The figure illustrates the probability density functions for the three types of delay: `small`

, `medium`

and `high`

:

For our experiments we also use combined settings. For example we could delay 10% of all trips with 15 minutes and 5% with an average of 50 minutes delay.

Example output of the generator:

During the implementation we made many decisions about the design of our software. Most of them were motivated by our focus on the experiments or to fullfill hardware and time constraints and most proved to be justified. However, after working on the project for many months we now know that some aspects about transit networks and routing with transfer patterns should be handled differently.
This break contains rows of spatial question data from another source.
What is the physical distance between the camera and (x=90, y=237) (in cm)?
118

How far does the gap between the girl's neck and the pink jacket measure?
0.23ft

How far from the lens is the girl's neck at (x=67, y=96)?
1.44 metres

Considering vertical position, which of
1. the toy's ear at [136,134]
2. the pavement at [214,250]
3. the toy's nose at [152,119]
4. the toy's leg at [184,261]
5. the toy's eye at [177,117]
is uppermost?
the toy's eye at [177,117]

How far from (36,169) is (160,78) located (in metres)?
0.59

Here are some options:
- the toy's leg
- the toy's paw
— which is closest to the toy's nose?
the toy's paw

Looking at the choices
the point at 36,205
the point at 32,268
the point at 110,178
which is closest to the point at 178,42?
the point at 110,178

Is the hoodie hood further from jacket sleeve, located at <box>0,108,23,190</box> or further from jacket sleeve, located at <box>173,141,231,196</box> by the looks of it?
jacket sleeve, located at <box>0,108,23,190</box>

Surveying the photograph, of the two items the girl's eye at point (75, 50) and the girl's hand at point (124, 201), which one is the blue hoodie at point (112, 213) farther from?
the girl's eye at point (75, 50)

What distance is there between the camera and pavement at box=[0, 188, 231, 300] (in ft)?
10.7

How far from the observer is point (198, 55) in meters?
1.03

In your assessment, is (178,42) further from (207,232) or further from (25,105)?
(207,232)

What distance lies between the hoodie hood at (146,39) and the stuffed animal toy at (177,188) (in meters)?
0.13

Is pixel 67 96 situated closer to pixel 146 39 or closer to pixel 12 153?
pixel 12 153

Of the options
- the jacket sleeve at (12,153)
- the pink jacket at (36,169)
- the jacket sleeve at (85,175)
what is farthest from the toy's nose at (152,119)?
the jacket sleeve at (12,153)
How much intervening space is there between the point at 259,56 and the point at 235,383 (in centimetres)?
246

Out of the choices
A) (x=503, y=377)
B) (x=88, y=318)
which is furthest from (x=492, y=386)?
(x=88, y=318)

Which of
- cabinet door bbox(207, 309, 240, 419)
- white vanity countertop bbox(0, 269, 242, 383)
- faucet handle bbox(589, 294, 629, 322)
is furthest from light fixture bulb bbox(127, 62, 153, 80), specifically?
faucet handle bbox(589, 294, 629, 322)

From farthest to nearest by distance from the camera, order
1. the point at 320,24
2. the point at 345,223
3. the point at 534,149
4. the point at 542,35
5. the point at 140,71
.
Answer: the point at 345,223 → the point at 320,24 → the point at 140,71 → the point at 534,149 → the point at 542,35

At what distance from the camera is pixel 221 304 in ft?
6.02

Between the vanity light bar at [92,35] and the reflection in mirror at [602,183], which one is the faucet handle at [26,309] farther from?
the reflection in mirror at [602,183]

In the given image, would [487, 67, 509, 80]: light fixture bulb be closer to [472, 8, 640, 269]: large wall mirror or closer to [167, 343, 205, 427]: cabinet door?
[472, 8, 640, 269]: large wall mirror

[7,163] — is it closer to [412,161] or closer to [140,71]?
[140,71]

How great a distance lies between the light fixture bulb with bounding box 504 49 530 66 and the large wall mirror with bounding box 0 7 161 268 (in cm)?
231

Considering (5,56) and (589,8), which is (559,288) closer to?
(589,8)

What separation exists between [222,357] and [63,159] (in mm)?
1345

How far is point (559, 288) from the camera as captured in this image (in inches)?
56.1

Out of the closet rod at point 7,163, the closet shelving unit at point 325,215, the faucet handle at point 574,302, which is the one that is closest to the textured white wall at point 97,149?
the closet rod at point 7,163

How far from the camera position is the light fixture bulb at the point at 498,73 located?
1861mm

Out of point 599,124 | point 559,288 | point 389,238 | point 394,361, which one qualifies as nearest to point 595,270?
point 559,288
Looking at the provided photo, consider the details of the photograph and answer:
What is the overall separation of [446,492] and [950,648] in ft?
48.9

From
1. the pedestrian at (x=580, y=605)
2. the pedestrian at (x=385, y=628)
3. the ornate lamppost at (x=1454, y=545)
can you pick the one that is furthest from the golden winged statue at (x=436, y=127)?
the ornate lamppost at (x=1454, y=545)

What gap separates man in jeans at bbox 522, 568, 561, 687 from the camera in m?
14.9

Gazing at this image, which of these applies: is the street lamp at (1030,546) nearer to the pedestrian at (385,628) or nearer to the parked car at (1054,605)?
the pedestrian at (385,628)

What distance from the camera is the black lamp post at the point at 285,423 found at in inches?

We state some of our knowledge here along with a description of known but unsolvable (not within a reasonable amount of time) issues in order to make future programers and researchers aware of these problems.

The first issue is around the walking problem. Walking is natural for a person travelling in the real world. But from a programmers point of view, transit network routing with walking is much harder to implement in a reliable and consistent way. We decided to keep the walking graph separately from the transit network. This leads to a problem whenever multiple routes arrive at a destination stop by walking such that they enter at the same transfer/departure node: One of the paths will be lost. The unit-test `TransferPatternRouterTest.walkTestCase4`

gives a detailled example.

Nowadays we would not pursue the strategy of a separate walking graph any more. Rather than expanding walking arcs on the fly, we recommend to do this when constructing the transit network: For every arrival node expand walking arcs to neighboring stops and add a transit node with the correct time offset, connected by an regular arc. This way walking becomes the same thing as a transfer, which coincides with the intuitive notion: If you transfer between two vehicles, you walk from one to the other. To adapt the transfer pattern precomputation, the backtracking for a start-destination pair should comprise the arrival nodes of the destination and all stops in walking distance rather than the arrival, departure and transfer nodes of the destination stop.

To regard walking as regular transfer would solve another issue. By forbidding successive walking we encounter the problem that the graph spanned by the transfer patterns is not static. Depending on whether we walked in the last step the next stop has or has not outgoing walking arcs. The test `QuerySearchTest.walkOrder`

gives an example. We overcome this by a forward check in the shortest path search. This solves the problem, but in turn doubles the number of direct connected queries and thereby increases the response time to transfer pattern queries.

A further problem of our implementation resides in the experiments. We restrict the transfer pattern to hubs to 3 transfers. Longer connections have to go over a hub. (Actually there are routes with more than 3 transfers without hub, see implementation details for the query graph. However, we ignore such queries.) We have to ensure the reference Dijkstra may find longer paths by transferring at a hub station. This is done by maintaining a maximal penalty for each label, which is increased once when transferring at a hub. However, such Dijkstra-paths can be blocked by other paths which leads to failing or suboptimal Dijkstra queries. See test `TransferPatternRouterTest.structuralProblem`

for a detailled explanation.

Finally, our direct connection data structure does not allow for multiple occurrences of the same stop on a line. There is a unit-test for such a network: `DirectConnectionTest.LineFactory_doubleStop`

. As far as we know, there are no such cyclic connections in the networks of Toronto or New York City. But they exist, for example, in the Berlin transit network. A workaround would be a direct connection data structure with incident lists with a set of positions instead of a single position entry. However, we did not pursue this.